## [TASK DESCRIPTION]
Render each line of the material below as a Markdown table with the columns "Row" and "Line", numbering the rows and omitting blank lines. Leave the pictures out of the table.

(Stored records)
"""

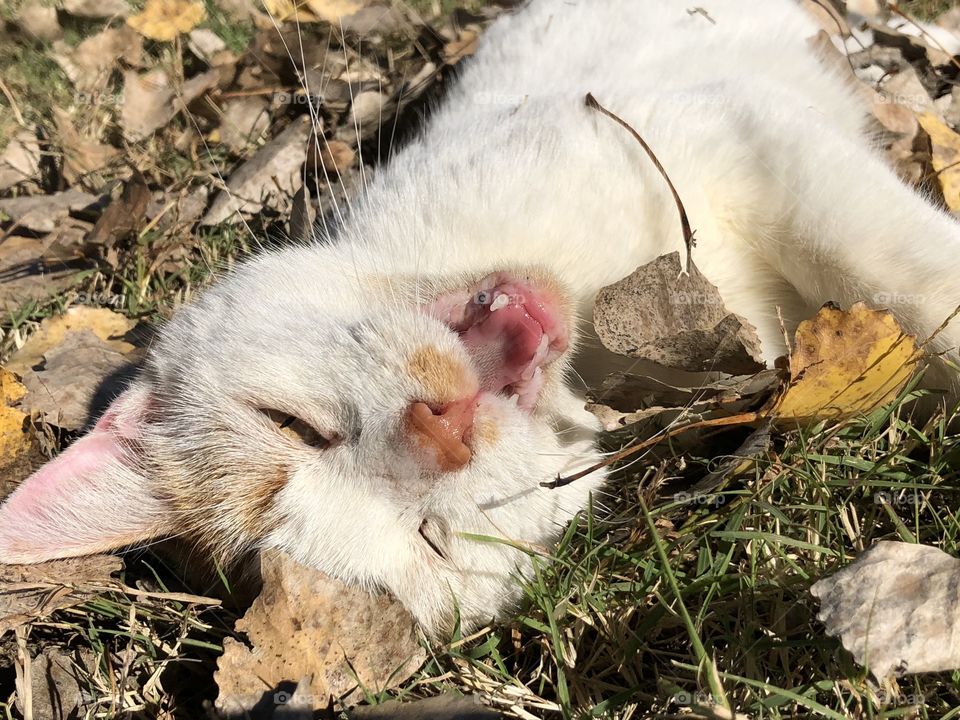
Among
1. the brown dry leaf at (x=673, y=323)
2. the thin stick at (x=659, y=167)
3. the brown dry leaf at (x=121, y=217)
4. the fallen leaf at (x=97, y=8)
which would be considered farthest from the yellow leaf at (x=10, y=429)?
the fallen leaf at (x=97, y=8)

"""

## [IN RESPONSE]
| Row | Line |
|---|---|
| 1 | Among |
| 2 | 1. the brown dry leaf at (x=673, y=323) |
| 3 | 2. the thin stick at (x=659, y=167) |
| 4 | 3. the brown dry leaf at (x=121, y=217) |
| 5 | 4. the fallen leaf at (x=97, y=8) |
| 6 | which would be considered farthest from the yellow leaf at (x=10, y=429)? |
| 7 | the fallen leaf at (x=97, y=8) |